*Article*
"""

Table 2 Mechanical parameters (C₁₁, C₁₂, C₄₄, B_u, S_h and Y₀) in (10¹² dyn/cm²) of InP_xAs_ySb_1−x−y/InAs system at various temperatures for compositions (0.2, 0.6 and 1)

Fig. 3

Mechanical moduli (C₁₁, C₁₂, C₄₄, B_u, S_h and Y₀) of InP_xAs_ySb_1−x−y/InAs system as function of temperature at constant y-composition parameter (0.2, 0.6 and 1)

The variation of the sound velocities in the different directions of propagation and planes of polarization of the InP_xAs_ySb_1−x−y/InAs system with the temperature at different values of compositions (0.2, 0.6, and 1) are recorded in Table 3 and plotted Fig. 4. At the room temperature and y = 1 (InAs), there is a good accord between the calculated values and the published data by Adachi (Adachi 2005). All the components of the sound velocity are slightly decreased by increasing temperature as shown in Fig. 4. This is because the elastic constants decrease by increasing temperature and the crystal density rises with raising the temperature. Also, it can be seen that the sound velocities in the major directions [100], [110], and [111 are decreased with enhancing composition. Due to the lack of experimental data for the sound velocities of the InP_xAs_ySb_1−x−y/InAs system at different temperatures with compositions (0.2, 0.6), our results are predictions for future experimental work.

Table 3 The sound velocities in (10⁵ cm/s) in the different directions of propagation and planes of polarization of InP_xAs_ySb_1−x−y/InAs system at different values of compositions (0.2, 0.6, and 1)

Fig. 4

The sound velocity in the different directions of propagation and planes of InP_xAs_ySb_1−x−y/InAs system as a function of temperature at different values of compositions (0.2, 0.6, and 1)

"""

*Data provided*

"""

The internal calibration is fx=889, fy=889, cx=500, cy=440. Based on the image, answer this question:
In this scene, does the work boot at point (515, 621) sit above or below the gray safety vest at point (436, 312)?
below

"""

*Task instructions*
Rewrite the passage on the InP_xAs_ySb_1−x−y/InAs system between "Mechanical moduli (C₁₁, C₁₂, C₄₄, B_u, S_h" and "parameter (0.2, 0.6 and 1)", inclusive, with "Elastic moduli" in place of "Mechanical moduli".

*Answer*
Elastic moduli (C₁₁, C₁₂, C₄₄, B_u, S_h and Y₀) of InP_xAs_ySb_1−x−y/InAs system as function of temperature at constant y-composition parameter (0.2, 0.6 and 1)